We are somehow failing to communicate. Here is a key pair of sentences from my immediately preceding post: "On the subject of the Workplace Shell itself, I frankly no longer care, having moved on. However, I thought it was an interesting case study in the business obstacles to taking a codebase open-source that has previously been not only proprietary but also binary-only, like other real and hypothetical cases people have discussed, such as Star Office, Netscape Communicator, and WordPerfect."
It seems that you still do care about WPS, and not just as a case study in obstacles to open-sourcing. That's fine, but I simply don't.

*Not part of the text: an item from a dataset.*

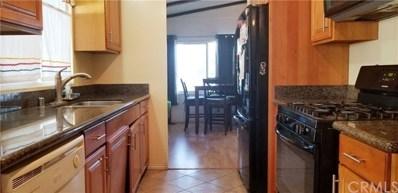 17705 S Western Avenue UNIT 118, Gardena, CA 90248 - MLS#: SB19063105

Accordingly, my concern was not whether "Workplace Shell has input from Microsoft", but rather, in part, whether Workplace Shell is encumbered by patents, copyrights, or trade secrets held by any third party.

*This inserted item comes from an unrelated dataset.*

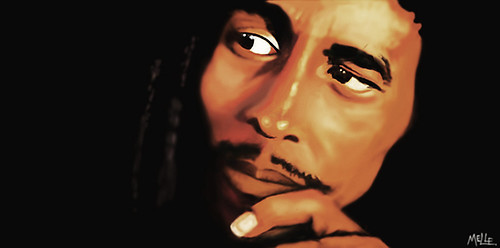 bob marley quotes images. Happy Birthday Bob Marley!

The fact that you talk, in your post, about trademarks suggests that you probably didn't follow what I was talking about, since it's inherently irrelevant to the open-sourcing question. Your use of the meaningless term "IP" is unfortunate, as it lumps together four vastly different categories of abstract legal rights.
And:
I wouldn't be shocked if outsiders helped as I believe that the WPS for Windows 3.x was done externally.
This, of course, is purely and simply changing the subject. (Yeah, yeah, you can't see why that is, and want me to prove it to you, right?)
At this point, I'm obliged to give up on this discussion as hopeless. I'm sorry I tried.